▸ WHAT YOU ARE ASKED TO DO
Only the lines from the one containing "site DEB_S1_F6." through the one containing "A: Sequence-level." should be printed, exactly as they appear below, with both ends included.

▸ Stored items
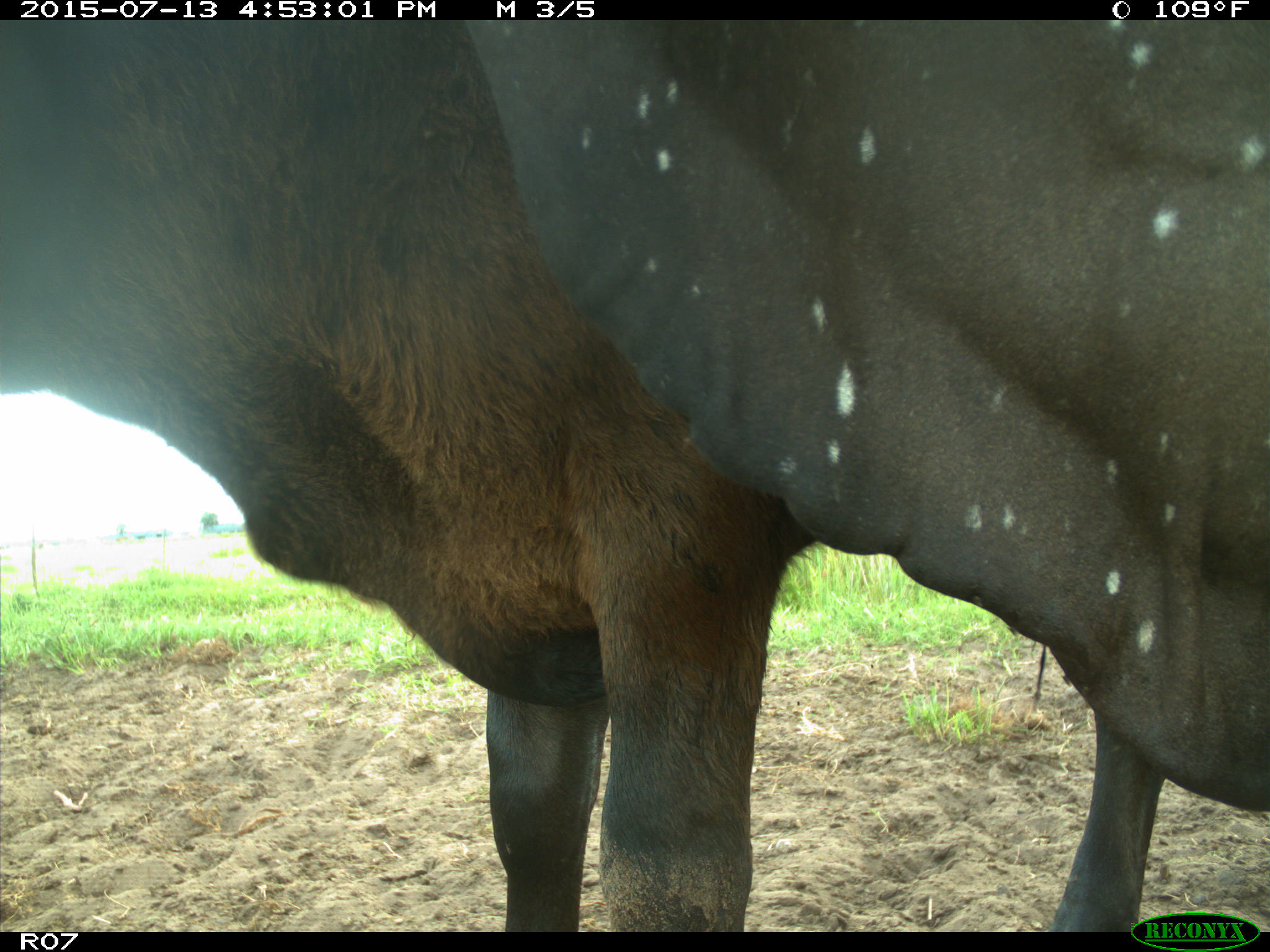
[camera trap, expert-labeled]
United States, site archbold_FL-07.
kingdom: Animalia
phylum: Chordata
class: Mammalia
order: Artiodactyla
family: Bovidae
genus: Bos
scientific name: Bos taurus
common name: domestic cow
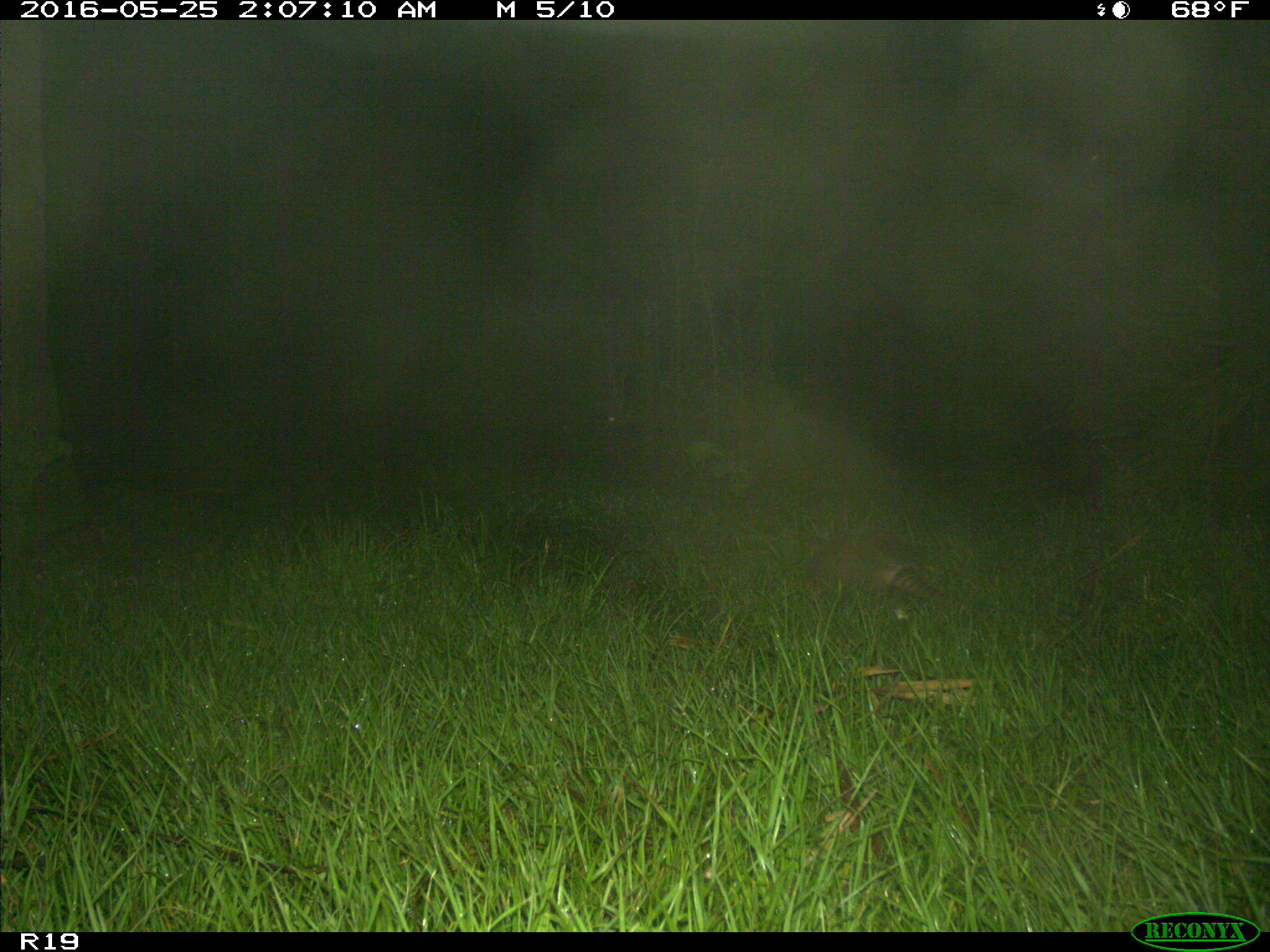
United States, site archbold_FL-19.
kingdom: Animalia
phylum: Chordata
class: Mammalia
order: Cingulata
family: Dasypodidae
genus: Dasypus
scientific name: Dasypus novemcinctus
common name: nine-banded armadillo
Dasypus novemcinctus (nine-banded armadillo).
...
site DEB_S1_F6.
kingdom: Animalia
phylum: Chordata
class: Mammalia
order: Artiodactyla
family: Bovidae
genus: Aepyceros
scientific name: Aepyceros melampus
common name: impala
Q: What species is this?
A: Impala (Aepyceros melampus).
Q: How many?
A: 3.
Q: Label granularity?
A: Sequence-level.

▸ YOUR RESPONSE
site DEB_S1_F6.
kingdom: Animalia
phylum: Chordata
class: Mammalia
order: Artiodactyla
family: Bovidae
genus: Aepyceros
scientific name: Aepyceros melampus
common name: impala
Q: What species is this?
A: Impala (Aepyceros melampus).
Q: How many?
A: 3.
Q: Label granularity?
A: Sequence-level.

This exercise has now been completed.